Мужики перекликались, разговаривая между собой:
- Пошевеливай клячу, не из гостей едем - в гости...
- Эти гости оставят тебе одни кости.
- Да не вой ты, за ради бога, Марья! Всю душу вытянула!
- Кто? Германец сильней? Сильна свинья, когда хрюкает...
- Степаныч! Закуривай на всю Расею... Ма-а-тушка!.. Постоим!
- Ко-онец!.. Пропади все пропадом...
Иногда порыв ветра относил облако пыли за дорогу, в сосняк, и на некоторое время в белом полуденном зное проступала вереница подвод с мешками, сундучками и пригорюнившимися бабами. Виден был спотыкающийся по камням Саша Пупа в бараньей, лихо сбитой на затылок папахе, босой, с опорками, болтавшимися в руках; видны становились мужики, которые, разговаривая, шли гуськом сбоку телег по тропе. Потом все снова заволакивалось еще более густой серой пылью, поднимаемой копытами лошадей, колесами, сапогами и лаптями мужиков. И, точно с неба, падала хриплая песня разгулявшегося Саши Пупы:
Тебе, тебе, конюшко, воды не достать,
А мне, добру молодцу, от земли не встать...
Вставай, вставай, молодец, войско идет.
Войско идет, да не русское...
И-э-ах, не русское... тебя заберет!
И все сыпались и сыпались, как пыль, ненужно и тягостно наказы отца по дому, и мать, не отвечая, словно не слыша, неподвижно сидела в телеге, и вожжи медленно сползали с ее колен.
Шуркина душа была в полном смятении.
Ему было жалко отца и завидно, что тот уезжает на войну, а его, Шурку, не берет. Между тем, признаться, Шурка успел поиграть, и не один раз, с Яшкой и Катькой на гумне в войну, и она ему очень понравилась. Особенно когда он, пальнув из пугача, выскакивал из-за амбара и, не помня себя от храбрости, кричал "ура-а!".
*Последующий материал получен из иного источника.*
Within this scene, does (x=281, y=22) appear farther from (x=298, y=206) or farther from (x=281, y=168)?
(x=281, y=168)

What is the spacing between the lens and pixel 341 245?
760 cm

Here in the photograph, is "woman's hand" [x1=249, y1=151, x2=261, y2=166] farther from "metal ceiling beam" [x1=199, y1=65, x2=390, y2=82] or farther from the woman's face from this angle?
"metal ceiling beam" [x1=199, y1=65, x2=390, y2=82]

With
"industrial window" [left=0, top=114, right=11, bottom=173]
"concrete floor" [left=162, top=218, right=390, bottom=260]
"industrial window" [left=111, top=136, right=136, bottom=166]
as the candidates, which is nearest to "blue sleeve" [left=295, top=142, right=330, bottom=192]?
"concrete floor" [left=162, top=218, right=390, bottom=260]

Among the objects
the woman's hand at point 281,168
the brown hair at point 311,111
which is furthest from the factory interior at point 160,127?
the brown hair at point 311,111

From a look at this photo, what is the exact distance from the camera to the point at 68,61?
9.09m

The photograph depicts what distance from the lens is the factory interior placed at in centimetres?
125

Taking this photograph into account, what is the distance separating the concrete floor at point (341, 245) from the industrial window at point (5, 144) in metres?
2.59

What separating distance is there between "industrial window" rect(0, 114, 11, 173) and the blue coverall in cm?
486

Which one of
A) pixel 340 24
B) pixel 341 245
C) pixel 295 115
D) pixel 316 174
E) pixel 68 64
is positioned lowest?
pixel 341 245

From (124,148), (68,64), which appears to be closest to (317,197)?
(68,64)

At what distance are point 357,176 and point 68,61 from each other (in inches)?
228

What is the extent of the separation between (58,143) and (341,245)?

Но все взрослые не разделяли Шуркиного восторга, ходили напуганные, подавленные, как после пожара, поговаривали об Устине Павлыче, которого не взяли в солдаты, потому что у него плохие глаза. Покачивая головами, иные толковали, что очки ни при чем, - откупился богатей, "свою руку" в городе заимел, а какую такую руку - неизвестно. И Мише Императору завидовали. Его тоже на войну не взяли по нехорошей болезни. Молодуха Миши Императора, узнав об этом, так разревелась от радости, что питерщик почему-то рассердился и оттаскал ее по-деревенски за волосы. Даже Катькиному отцу некоторые завидовали, хотя уж тут-то завидного, по мнению Шурки, вовсе ничего не было: с дядей Осей стряслась неожиданная и невероятная беда - он сошел с ума, кусался и выл волком, всем показывал кукиш, говорил непонятное, как дурачок Машенька. С трудом связали Катькиного отца по рукам и ногам и свезли в больницу, прозвав Осей Бешеным. Одни бабы говорили, что Ося Бешеный нарочно объелся каких-то ядовитых, хуже белены, поганок. Другие утверждали, что он встретился в Заполе с лешим, разговаривал с нечистой силой без креста и оттого рехнулся, - как пришел из лесу, так все и увидели, что Тюкин не в своем уме.
Теперь, как чувствовал и замечал Шурка, мужики снова перестали надеяться на хорошее в жизни, опять в каждом из них взял верх тот постоянный, недоверчивый человек, который был похож на Шуркиного отца, и сейчас никто уже не смел спорить с ним. Даже пастух Сморчок не рассказывал больше торжественно-красиво про душу, которая, если пожелает, гору своротит. Сморчок вздыхал и молчал, лежа под кустом на выгоне, все ворочался с боку на бок, никак не мог угнездиться и не высматривал в небе облачка и на локти не подымался, не озирался удивленно-радостно. Глаза его были крепко зажмурены, волосатое грустное лицо постоянно морщилось, словно от боли. Похоже, что и Сморчка и всех мужиков кто-то здорово обманул. Они сердились, но поделать ничего не могли.